Here’s a fun recycled gift wrap tradition from Attainable Sustainable.
We celebrate each of the Sundays of Advent, too. You can read Homestead Honey’s traditions with Advent here.
Every year we put out a crèche, or two – or three. I really love them for some reason. You can read about how to make your own nativity sets here.
From the beginning of fall through Christmas, we also do several service projects. Making scarves and hats to donate, and gifts for children like dolls. We also made baby quilts one year – that was so fun, even though I’m really not much of a seamstress. These projects help us stay focused on gratitude and joy at these times of year when it’s easy to get distracted.
Easter has its own celebrations, too, including:
Kulich – a must have food
Observing, really observing, Maundy Thursday
And so many others. I hope these ideas give you your own to run with. Really, you are the best person to decide what will work in your family. I encourage you to try a variety of different traditions from around the world and, over time, decide which ones are the most meaningful for you.
Resources for Family Traditions
And, of course, you’ll need a great book.
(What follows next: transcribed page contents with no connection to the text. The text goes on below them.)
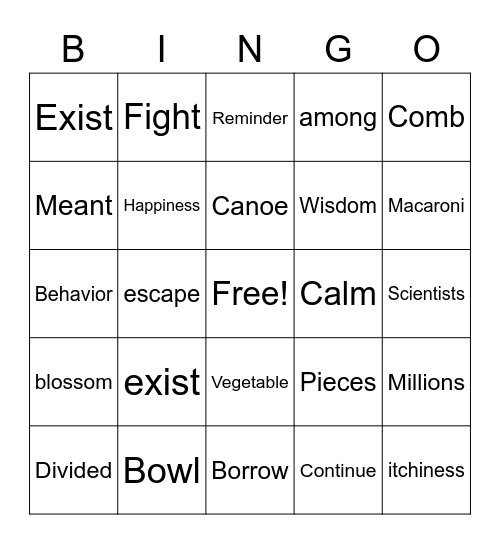 | B | I | N | G | O |
|---|---|---|---|---|
| Exist | Fight | Reminder | among | Comb |
| Meant | Happiness | Canoe | Wisdom | Macaroni |
| Behavior | escape | Free! | Calm | Scientists |
| blossom | exist | Vegetable | Pieces | Millions |
| Divided | Bowl | Borrow | Continue | itchiness |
When I got married, my step mother gave me these first two books and I have always cherished them. The others have come into our family over time and are now great friends:
Mrs. Sharp’s Traditions is a simply lovely book comprised of Victorian based traditions, adapted for the modern family. The book does NOT have a modern feel to it, though, which I love. The information is organized by month, taking you through the year. The book includes beautiful pictures, interesting history regarding holidays and a warm, cozy feel throughout. She also has themed party suggestions and crafts, as well as recipes.
Festivals, Family and Food is another great one, especially for you Waldorf enthusiasts. It’s companion book, The Children’s Year, is a worthy sister. Both are full of crafts and activities that follow the seasons and holidays. The authors are British, which make them an even more charming read for this Anglophile. The Children’s Year has a greater focus on crafts, especially knitting and yarn crafts. The Festivals book includes snippets from literature and recipes. I like both but if I had to pick one, it would be Festivals, Family and Food.
We’ve also enjoyed learning more about Jewish holidays with this book, The Family Treasury of Jewish Holidays – lots of stories, recipes and crafts! As Christians, we’ve really improved our Easter celebrations by celebrating Passover. We’ve made several of our holidays more meaningful by observing the yearly Jewish festivals in our own way.
Can you tell I have small children? Kids are like sponges full of Greek fire. They soak up everything and the more you throw on, the bigger their fire gets. They are so willing to be thrilled by all they learn. I’m always so grateful that my best friends are all under ten years old because nothing is ever dull!
Two More Books for Seasonal Fun
Speaking of never dull, there’s a book we enjoy so much we keep it out on an easel and turn the pages from month to month to follow the year. This book is penned and illustrated by one of my all time favorite authors/illustrators/gardeners, Tasha Tudor. Just the title alone is inspiring, A Time to Keep. It follows a grandmother through each month as she tells her granddaughter all the delightful things they did in “the good old days”.
For another specifically seasonal book, geared toward adults but absolutely applicable to children, is this one:
With journal prompts, crafts, recipes and more this book will gently take you through the year.
For a lot more suggested resources, be sure to check out the “Family Times on the Homestead” Section of The Do It Yourself Homestead.
I am also grateful for the family I have and the traditions that root me to them. I am yet more grateful to be surrounded by great books and great mentors so that each day I can improve and strengthen the ties that will bind us no matter what is happening in the world around us. So here’s to the heart of any homestead – the home.
May you make friends with many new and wholesome traditions this year!